Up until now, MacDonald said, he’s always been the one watching the big names of magic.
“I’ve become the superstar of magic, and I’ve never had this kind of notoriety in my own field,” he said. “Now I’m the guy everybody is watching.”
MacDonald splits his time between Adrian, his hometown, and Benton Harbor, where he works for the Whirlpool Corp. producing videos, both self-help videos for customers and training videos for field service technicians.
He said he came into the IBM/SAM convention in Louisville, Kentucky, as an unknown. After winning all of those awards, he couldn’t go anywhere without people wanting to meet him.
He’s not sure what will happen next.
“The publicity machine hasn’t even caught up yet,” he said.
At the convention, MacDonald took first place in the stage categories from both the IBM and SAM, tied for the Originality Award from the IBM, and received the People’s Choice Award and the rarely presented Silver Medal of Merit from the SAM.
“It’s like I got five standing ovations,” he said. “Each award kept coming. It was pretty cool.”
MacDonald said everyone there knew he would win the People’s Choice Award.
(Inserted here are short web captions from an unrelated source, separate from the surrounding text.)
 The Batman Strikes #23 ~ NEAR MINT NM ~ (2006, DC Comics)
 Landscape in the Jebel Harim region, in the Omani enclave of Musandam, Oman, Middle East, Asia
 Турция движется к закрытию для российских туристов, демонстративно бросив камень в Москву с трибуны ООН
The judges told him they counted the votes, but it quickly became clear he would win.
The Silver Medal only is presented under certain circumstances, he said, such as an act being of extraordinary quality. There is a Gold Award that is even rarer.
MacDonald’s competition act is part of the larger show he’ll perform at the Croswell.
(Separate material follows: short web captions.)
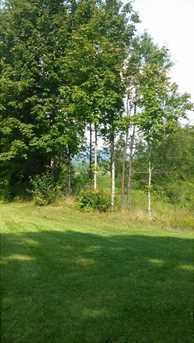 158 Nordic Valley Way - Photo 6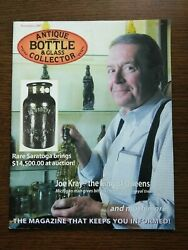 Antique Bottle And Glass Collector Magazine November 2007 Vol. 24 No. 7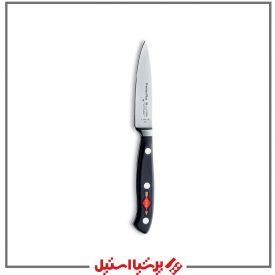 چاقو پوست کندن P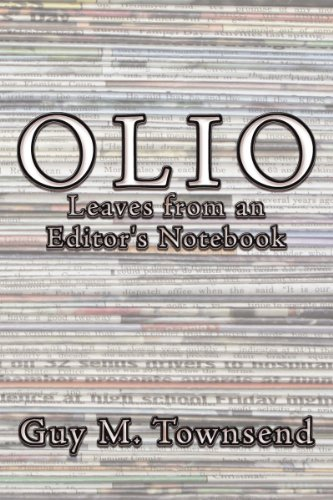 olio-leaves-from-an-editors-notebook-english-edition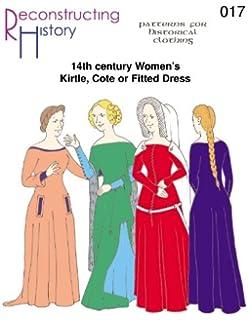 Amazon com: 14th century Women's Smock or Chemise Pattern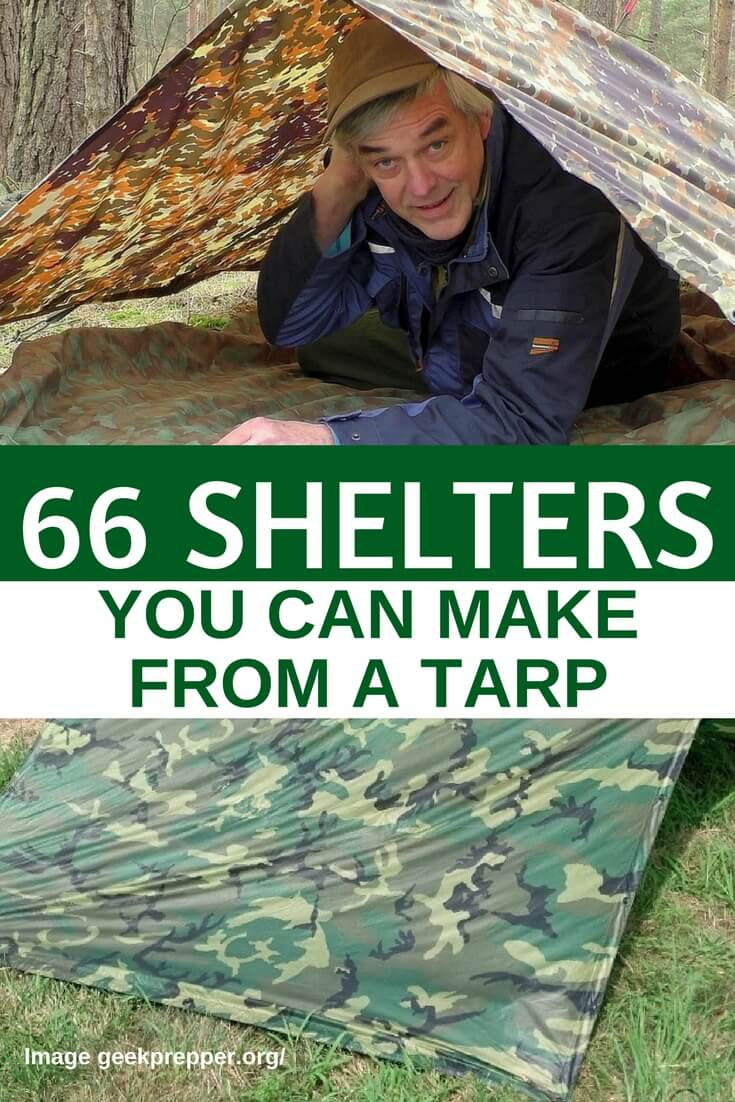 66 Shelters You Can Make From A Tarp — Having a tarp as part of your bug out bag is essential, it's lighter than a tent, easily carried on your backpack and so versatile...  you can make 66+ shelters with a single tarp. I personally have a 10 x 10 blue tarp but I want to purchase either a brown or camouflage tarp just to blend in more if I had to bug out.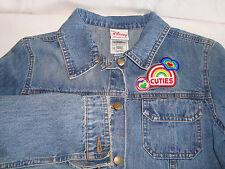 Disney Cuties Jean Jacket Girls XL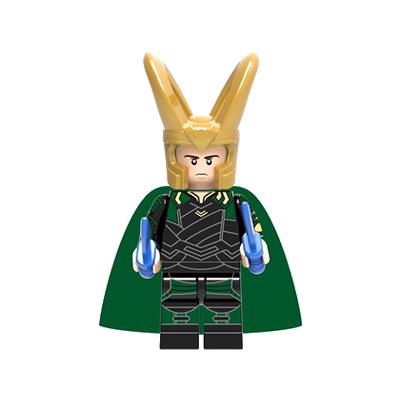 Loki Συλλεκτική Φιγούρα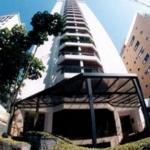 Mercure Apartments Sao Paulo Saint Germain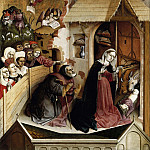 Hans Multscher – Wurzach Altarpiece – Nativity, Part 2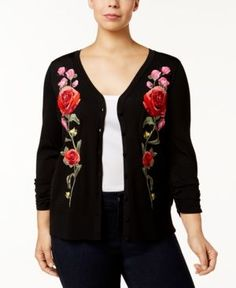 INC Plus Size Embroidered V-Neck Cardigan, Created for Macy's - Black 1X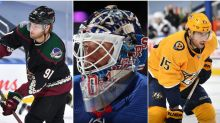 NHL Power Rankings: Best free agent signings so far this offseason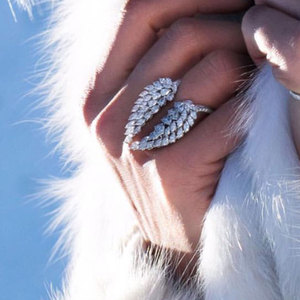 Image 1 - Choucong Anillo de boda con diseño de alas de Ángel para mujer, Sortija de plata de ley 925, corte de marquesa, AAAAA, flor, joyería de fiesta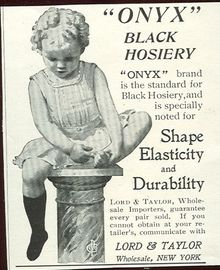 Onyx Black Hosiery Lord and Taylor 1901 Magazine Advertisement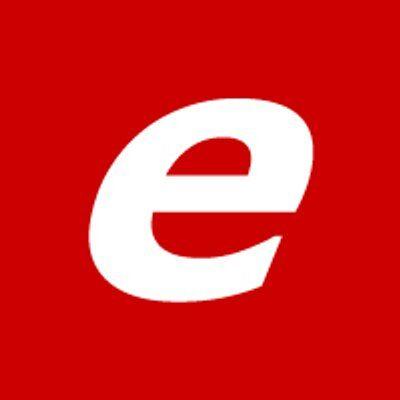 EQTM.jpg
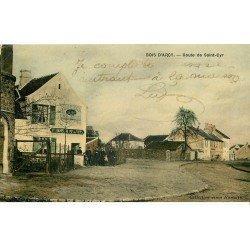 carte postale ancienne 78 BOIS D'ARCY. Route de Saint-Cyr. Maison de vins Hamelin et Poste de Secours cycliste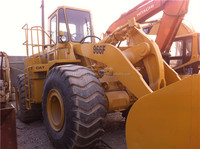 used cat 966 loader for sale, used cheap wheel loader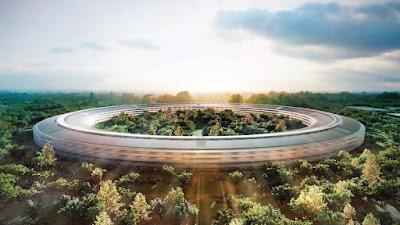 Apple Çalışanları Cama Tosladı!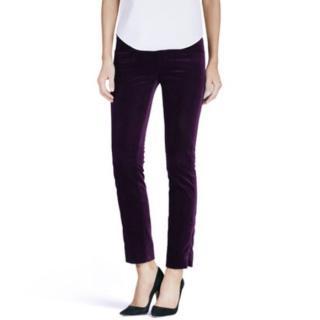Victoria Beckham Purple Velvet Pants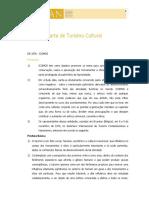 IPHAN_Carta de Turismo Cultural.pdf
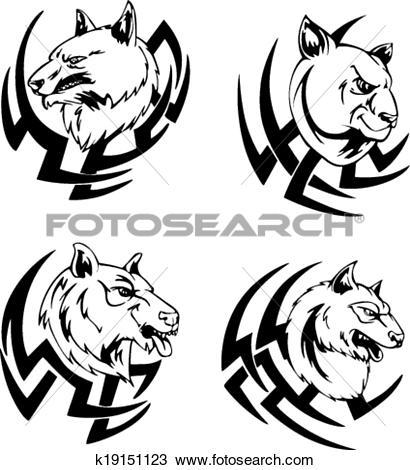 Predator (Animal) clipart #12, Download drawings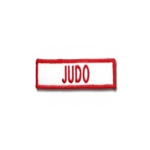 Martial Arts Accessories Patch Judo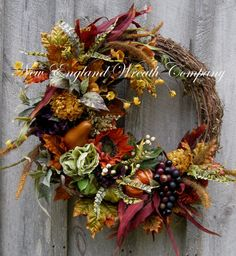 Fall Wreath, Tuscany Décor, Autumn Wreaths, Woodland, Thanksgiving, Harvest, Floral Wreath, Elegant Holiday Wreath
“It’s about this guy who happens to explore an area in a house that’s kind of haunted,” he said.
Being in a haunted house is fitting, considering MacDonald and his wife, Lori, ran The Haunting, a popular haunted attraction at the Lenawee County Fair & Event Grounds, for several years.
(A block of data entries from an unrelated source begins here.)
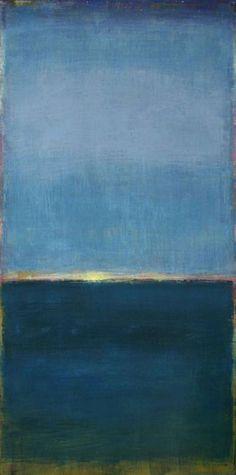 First Light, Monica Shelton Canada Painting, Acrylic: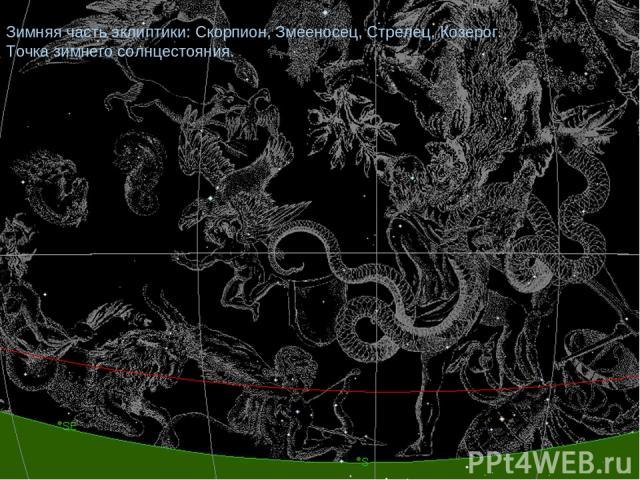 Зимняя часть эклиптики: Скорпион, Змееносец, Стрелец, Козерог. Точка зимнего солнцестояния.
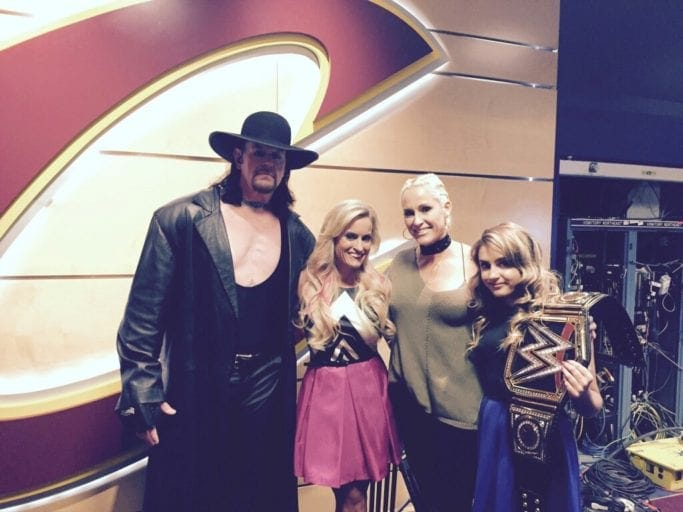 Who is hookup or married in the wwe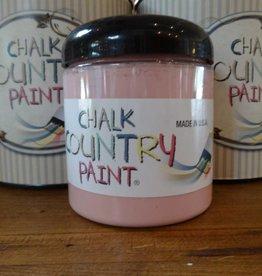 Chalk Paint - Blooming Peony 8 oz
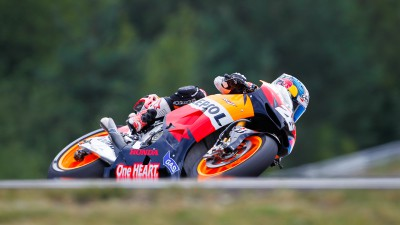 Pedrosa on blistering pace in Brno final practice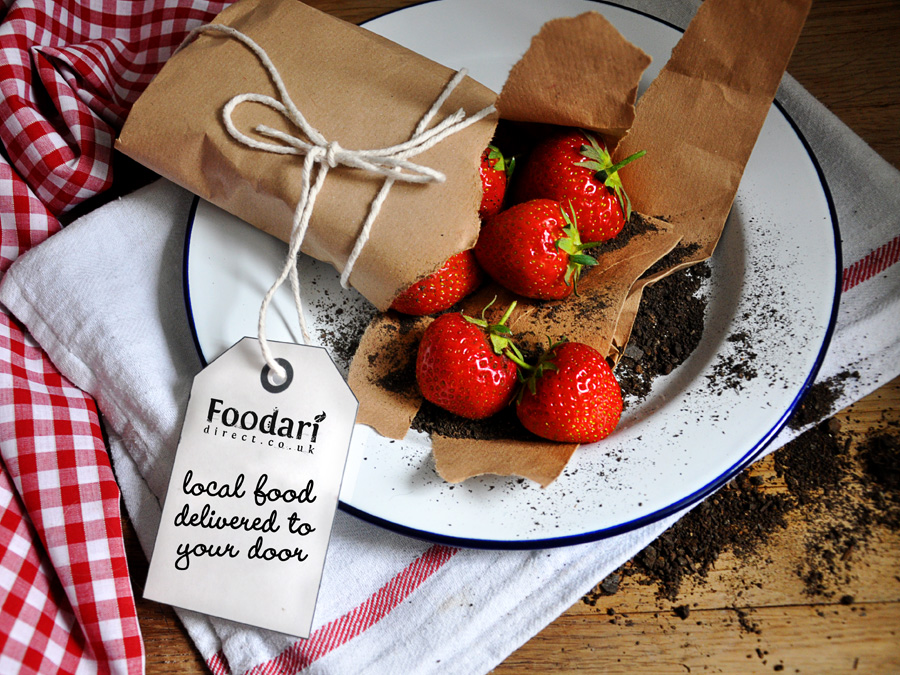 Foodari-single-image-size.jpg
The man comes across a large, table-top mirror and finds he is able to duplicate objects using the mirror.
The difference between MacDonald’s act and those of other magicians is he’s not playing himself.
“That’s the twist, that he’s not a magician,” he said. “It’s 100 percent acting. I have to hide the skill. I raise the height of the magic experience.”
He said magicians who have seen the act are “baffled” by how he does it.
It’s a silent act with the exception of an orchestral music soundtrack. He said his character — who’s dressed in a plaid suit, pork pie hat and glasses with thick, round frames, like the silent film star Harold Lloyd — is “kind of stuck in the 1930s.” He said the character is a mix of Lloyd, Lou Costello, Charlie Chaplin and Buster Keaton.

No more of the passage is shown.